„Czarny kot” Edgara Allana Poe zawiera wszystkie upiorne elementy, które tworzą przerażającą i nawiedzającą opowieść. To konkretne mroczne opowiadanie łączy strach i poczucie winy z brutalnością i przemocą, ostatecznie prowadząc do zabójstwa żony narratora.
Narrator opowiada swoją historię jako potępionego człowieka, odbijając się od początku. Był osobliwym chłopcem, szczególnie kochającym zwierzęta. Ślubował młode, a jego żona upewniła się, że ma wiele zwierząt, zwłaszcza jednego szczególnie dużego czarnego kota o nazwie Pluton. Narrator przyznaje się, że jest alkoholikiem, co czyniło go brutalnym wobec wszystkich - jego żoną i zwierzętami, ale nie mógł nadążyć za nadużyciem Pluto.
PUNKT KULMINACYJNY
Pewnej nocy, w pijackim otuchu, narrator myśli, że Pluto unika go, więc go chwyta i wyciąga jedno z oczu. Jest wstydzony w teraźniejszości jego czynu, ale wtedy wstyd jego trwał zaledwie kilka dni. Pluton oczywiście unikał narratora, a narrator zaczął się tym irytować.
SPADAJĄCE DZIAŁANIE
Narrator staje się tak zły na ucieczkę Plutona, że pewnego dnia postanawia zawiesić go z drzewa. Później tej nocy cały dom narratora spłonął. Następnego dnia narrator odwiedza ruiny domu i znajduje na jednej stojącej ścianie obraz kota z liną na szyi. Narrator to wyjaśnia, ale mimo to jest wstrząśnięty. Rozpoczyna poszukiwania nowego kota i znajduje na piersi dużą czarną białą plamę na jednej z tawern, które odwiedza.
ROZKŁAD
Kot podąża za domem narratora. Kot kocha narratora, a ze względu na winę z poprzednich czynów narrator zaczyna nienawidzi kota. Kot też nie ma oczu, jak Pluton. Im więcej narrator unika tego kota, tym bardziej podąża za nim. Miejsce na piersi zaczyna przypominać szubienice, przerażające narratora. Pewnego dnia, w drodze do piwnicy, kot wyjeżdża narratora na schody i podnosi topór, aby go zabić; Zostaje zatrzymany przez żonę, a z gniewu zabija ją toporem.

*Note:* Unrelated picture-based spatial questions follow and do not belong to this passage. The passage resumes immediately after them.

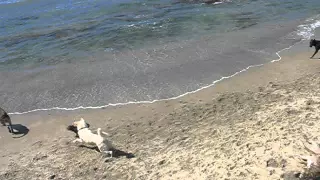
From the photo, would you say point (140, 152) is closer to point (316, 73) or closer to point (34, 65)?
point (316, 73)

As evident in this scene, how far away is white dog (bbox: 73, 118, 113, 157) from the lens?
8.59 m

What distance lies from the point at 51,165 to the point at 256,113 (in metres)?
5.12

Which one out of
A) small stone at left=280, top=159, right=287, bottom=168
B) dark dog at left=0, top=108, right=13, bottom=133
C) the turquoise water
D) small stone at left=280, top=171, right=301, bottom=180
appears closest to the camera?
small stone at left=280, top=171, right=301, bottom=180

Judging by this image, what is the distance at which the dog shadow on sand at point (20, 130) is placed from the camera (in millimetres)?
10211

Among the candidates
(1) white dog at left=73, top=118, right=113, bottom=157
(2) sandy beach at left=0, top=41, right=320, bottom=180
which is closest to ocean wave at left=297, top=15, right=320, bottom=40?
(2) sandy beach at left=0, top=41, right=320, bottom=180

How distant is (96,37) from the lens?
59.3 feet

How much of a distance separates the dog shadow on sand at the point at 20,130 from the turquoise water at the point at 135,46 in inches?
44.8

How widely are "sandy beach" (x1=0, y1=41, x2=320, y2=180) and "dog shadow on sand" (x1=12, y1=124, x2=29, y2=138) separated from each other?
13cm

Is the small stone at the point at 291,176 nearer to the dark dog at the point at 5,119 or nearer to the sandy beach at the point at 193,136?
the sandy beach at the point at 193,136

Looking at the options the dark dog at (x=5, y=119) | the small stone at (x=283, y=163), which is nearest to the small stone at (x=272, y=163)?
the small stone at (x=283, y=163)

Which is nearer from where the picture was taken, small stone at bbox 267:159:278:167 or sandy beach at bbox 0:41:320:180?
small stone at bbox 267:159:278:167

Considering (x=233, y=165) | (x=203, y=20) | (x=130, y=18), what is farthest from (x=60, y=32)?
(x=233, y=165)

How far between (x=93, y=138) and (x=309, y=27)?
1205 cm

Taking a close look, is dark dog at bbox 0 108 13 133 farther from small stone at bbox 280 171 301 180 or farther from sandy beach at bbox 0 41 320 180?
small stone at bbox 280 171 301 180
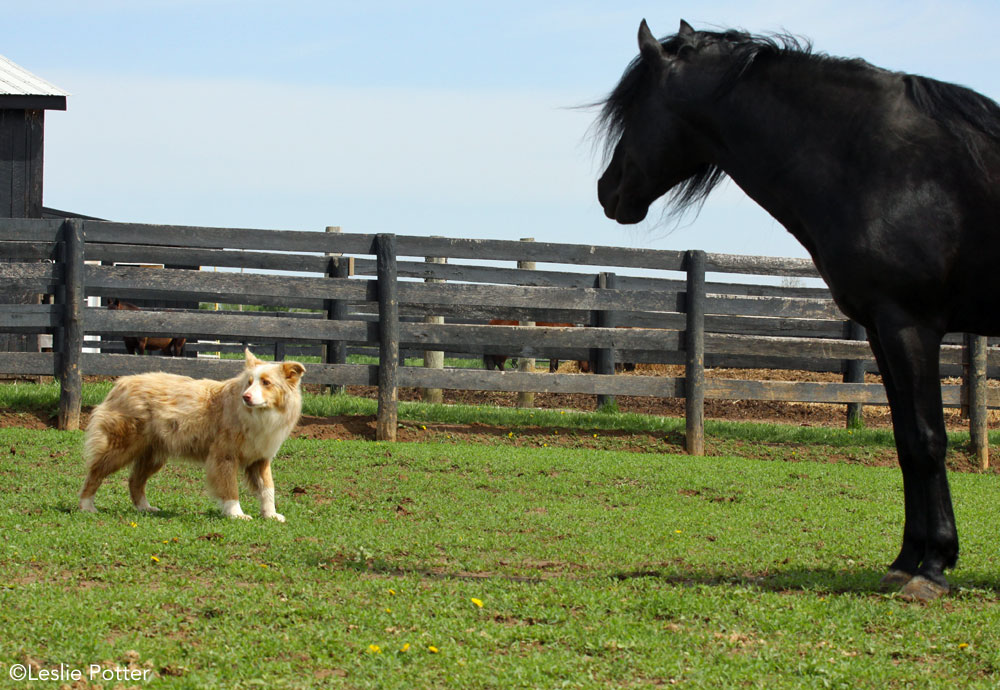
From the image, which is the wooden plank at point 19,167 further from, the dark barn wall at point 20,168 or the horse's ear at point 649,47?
the horse's ear at point 649,47

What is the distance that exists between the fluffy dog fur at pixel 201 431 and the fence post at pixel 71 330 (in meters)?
3.99

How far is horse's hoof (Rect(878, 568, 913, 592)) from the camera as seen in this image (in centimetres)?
461

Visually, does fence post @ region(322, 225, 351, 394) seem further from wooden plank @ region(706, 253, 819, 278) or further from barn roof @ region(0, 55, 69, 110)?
barn roof @ region(0, 55, 69, 110)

Narrator otacza żonę w ścianie piwnicy. Wygląda na to, że kot uciekł, a narrator spokojnie śpi po raz pierwszy od dłuższego czasu. Trzy lub cztery dni minęły, a policja wreszcie przeszła do lokalu. Narrator jest jednak zaniepokojony, ponieważ wie, że nigdy nie znajdzie swojej żony.
Gdy policja opuszcza piwnicę i pomieszczeń na dobre, narrator zabiera swoją trzciny i rap na ścianę piwnicy, aby pochwalić się konstrukcją domu. W tej chwili krzyki i krzyki pochodzą z tynku tynku. Policja otwiera mur i znajduje żonę narratora wraz z czarnym i białym kotem, którego narrator przypadkowo otoczony jest ciałem.